# TEXT PROVIDED
==*==

O’Neill also noted that there was no evidence in the case that Cohn had ever represented the California Group in any prior transactions. Both Cohn and the group members denied that he ever represented them. She labeled plaintiff’s attempts to establish a conflict of interest “just an effort to create the appearance of impropriety.” According to O’Neill, as an experienced real estate investor, Peretz must have known about the possibility of liens on the properties, but he wanted to proceed with the Costa Rican venture. She concluded, “What we’ve been doing here all week is chasing dragons because the plaintiffs don’t want to accept responsibility that their investment failed and what they’d like to do is to … go back to the opportunity to be heroes for themselves and their families that they hoped they would be.”

In his closing statement, plaintiff’s attorney Stephen Katz urged the jury to rely on the documents they saw with their own eyes, specifically the guarantee. He noted that the defense kept stressing the riskiness of the venture and the statements about that risk in the documents but that the defense did not want to discuss the guarantee. “The note and the subscription agreement were risky. That’s exactly why you go see a lawyer. That’s exactly why you say … I’m not doing this deal unless I have a proper guarantee.” Katz also reminded the jury that the defense’s own expert witness testified he had never seen a statement of net worth in a guarantee in over 40 years of practice.

==*==

# EXERCISE SET
**1.** In the closing-arguments text, why does Katz say the riskiness of the note and subscription agreement matters? Answer in one to three sentences.
**2.** Pick up the closing-arguments text after its last sentence and carry it forward.

# DATASET EXTRACT

==*==

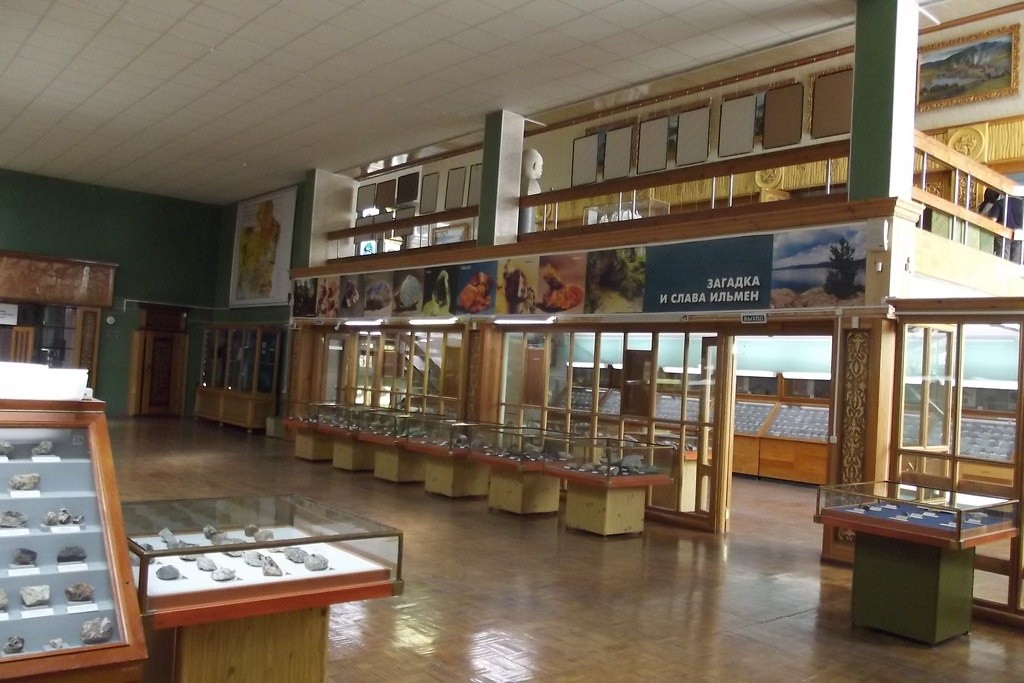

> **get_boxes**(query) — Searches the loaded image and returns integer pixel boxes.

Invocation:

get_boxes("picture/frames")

==*==

# THE RESULTS
**1.** Katz argues that because the note and subscription agreement were risky, an investor goes to a lawyer and refuses the deal without a proper guarantee. He uses this point to direct the jury to the guarantee, which he says the defense did not want to discuss.

**2.**
Katz criticized Cohn’s actions in regard to the guarantee once he knew of the existence of liens on the properties. ““When a lawyer is on the phone with the opposite side and he’s undertaking to put a provision in that he shouldn’t even be putting in …and he learns something that is material … critical to my client’s decision to invest at all. When he learns that there’s liens against that, you don’t turn around to your clients and say ‘oh gee, this is a wonderful deal; you’ve got $2.1 million.’ You say, ‘there are liens against that; I can’t advise you to go into that; go verify the lien.’ … That’s what a reasonably prudent lawyer does. Lawyers have a fiduciary obligation. … You have to exercise the utmost good faith.”

Katz also asked the jury to consider the extensive correspondence between Cohn and the members of the California Group of which Peretz was unaware and whether the prospect of getting more legal business from the California Group might have affected Cohn’s actions and the advice he provided Peretz and Dr. Gabbay. Katz concluded, “[Cohn] sold them out. He knew that they weren’t getting the guarantee and he knew for a fact that they would walk away. He didn’t want them to walk away because he was serving two masters. And that’s what this case is about.”

The jury found in favor of plaintiffs on both their theories of legal malpractice and breach of fiduciary responsibility and that an attorney-client relationship did in fact exist between Cohn and Dr. Gabbay. The jury did not award any damages for legal malpractice but did award Peretz $1,002,900 and Dr. Gabbay $500,000 for breach of fiduciary responsibility (the additional $2,900 represented the fee Peretz paid Cohn for his services initially). However, the jury declined to award punitive damages or attorney’s fees in the case.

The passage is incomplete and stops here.